Prof. Paul Hurley received a B.Eng. (1985, 1 st class honors) in Electronic Engineering at the University of Liverpool, and was awarded the IEE Departmental Prize and the William Henry McMenemey Prize for 1 st place in the Department and the Engineering Faculty. Paul received a PhD in solid state physics from in 1990 (Liverpool University).
Paul moved to University College Cork in 1992, and a currently the Head of the Nanoelectronic Materials and Devices Group at the Tyndall National Institute and a Research Professor at University College Cork. Paul received an Intel Outstanding Researcher award for his work on electrically active defects in high-k/III-V metal-oxide-semiconductor (MOS) system in 2012.
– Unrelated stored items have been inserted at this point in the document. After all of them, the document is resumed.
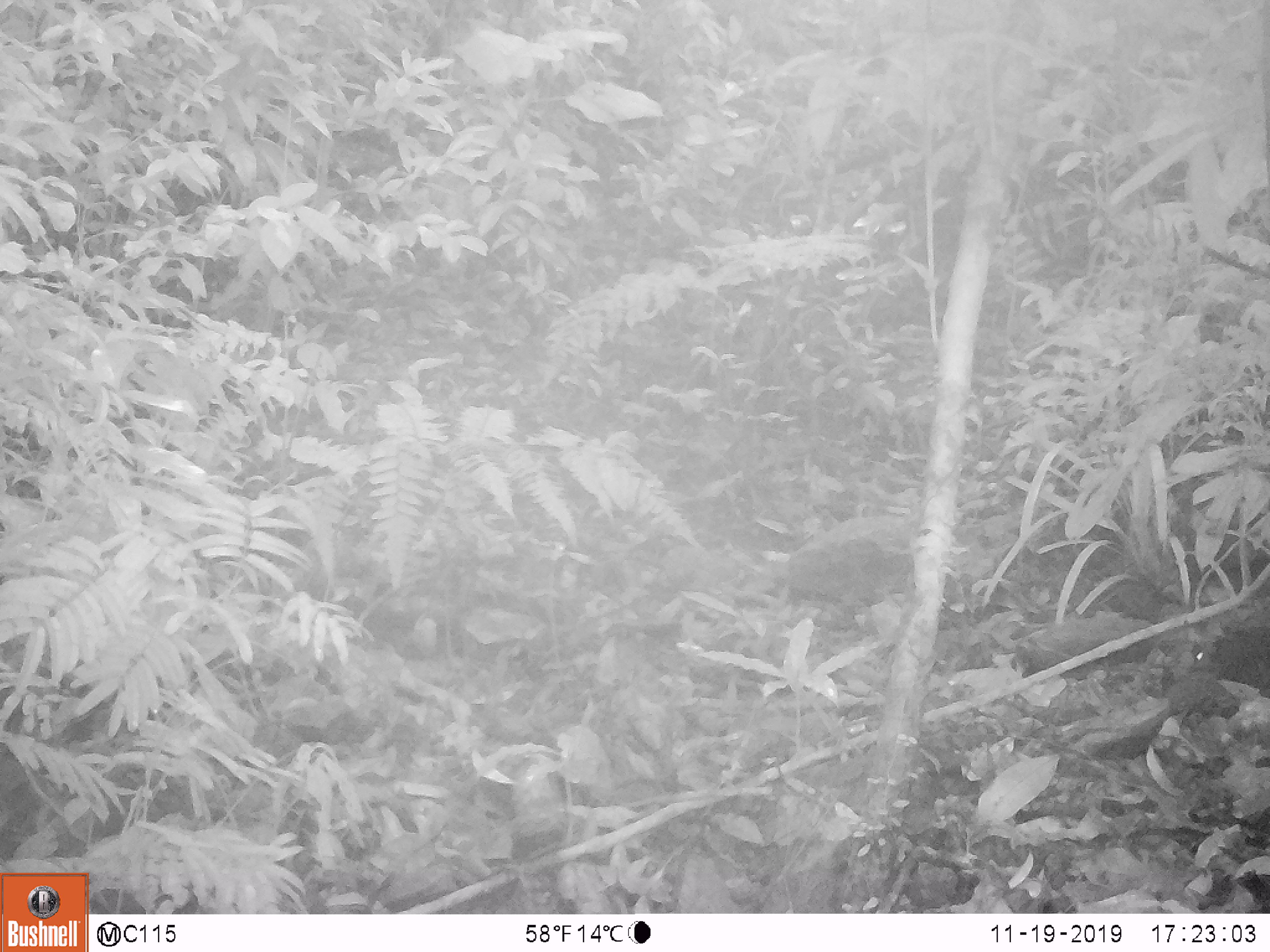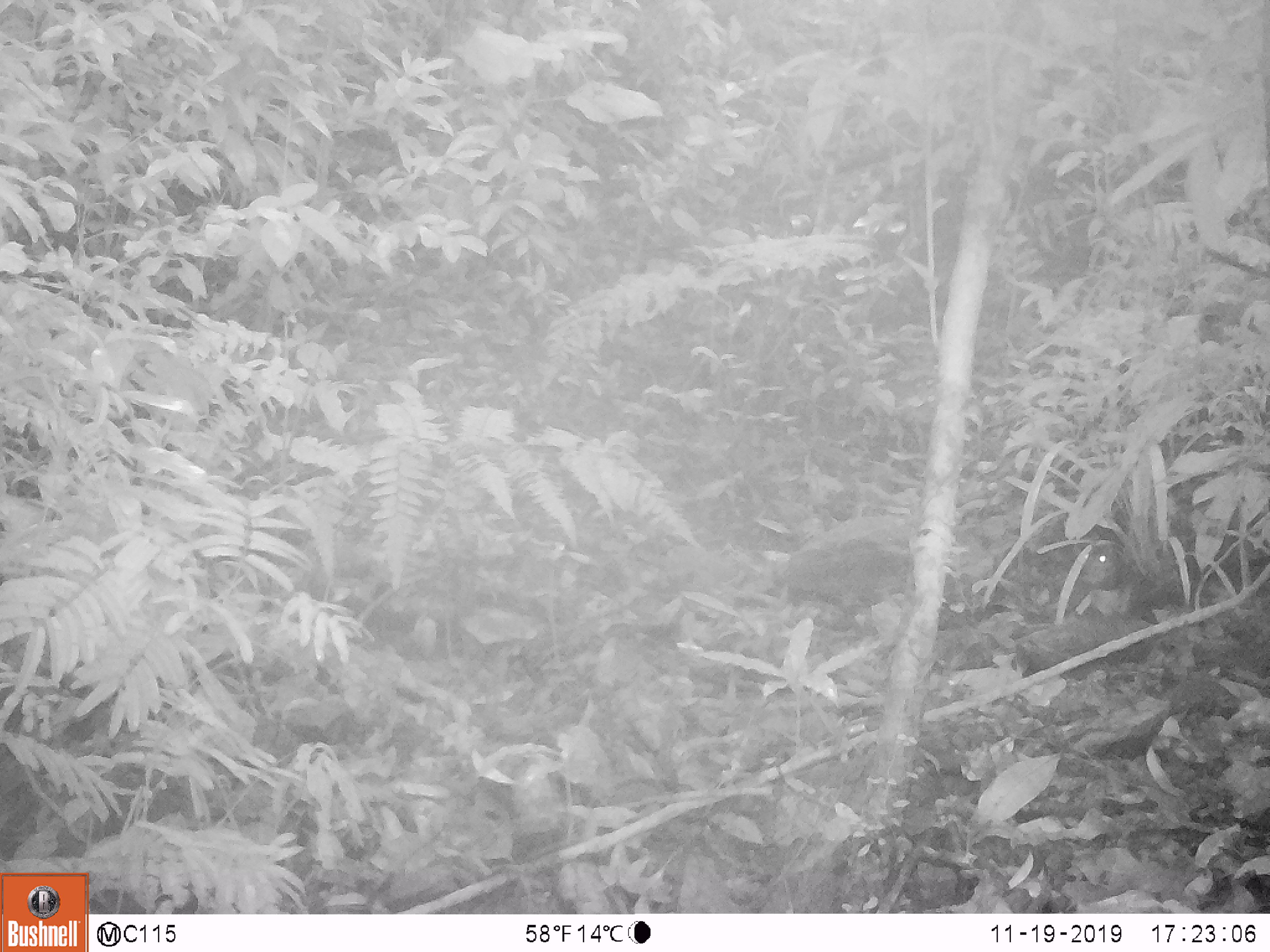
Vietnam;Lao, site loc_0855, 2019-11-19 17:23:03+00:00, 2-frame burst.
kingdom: Animalia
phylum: Chordata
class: Mammalia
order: Rodentia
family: Sciuridae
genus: Dremomys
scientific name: Dremomys rufigenis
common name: red-cheeked squirrel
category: red cheeked squirrel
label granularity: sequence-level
Paul’s research group are exploring alternative semiconductor materials and device structures aimed at improving energy efficiency in the next generation of logic switches which will be used in applications, covering: nanoelectronics, flexible electronics, mobile communications and low power sensor technologies. Part of this research is focussed on 2D semiconductors (e.g., MoS 2 , WSe 2 ) and their interfaces with metals and oxides for applications in electronic devices, and is in collaboration with INTEL and Prof. Georg Duesberg in the AMBER centre. The group in Tyndall are also exploring the use of MOS systems for the creation of solar fuels through water splitting reactions in collaboration with Queens, Belfast and Stanford University.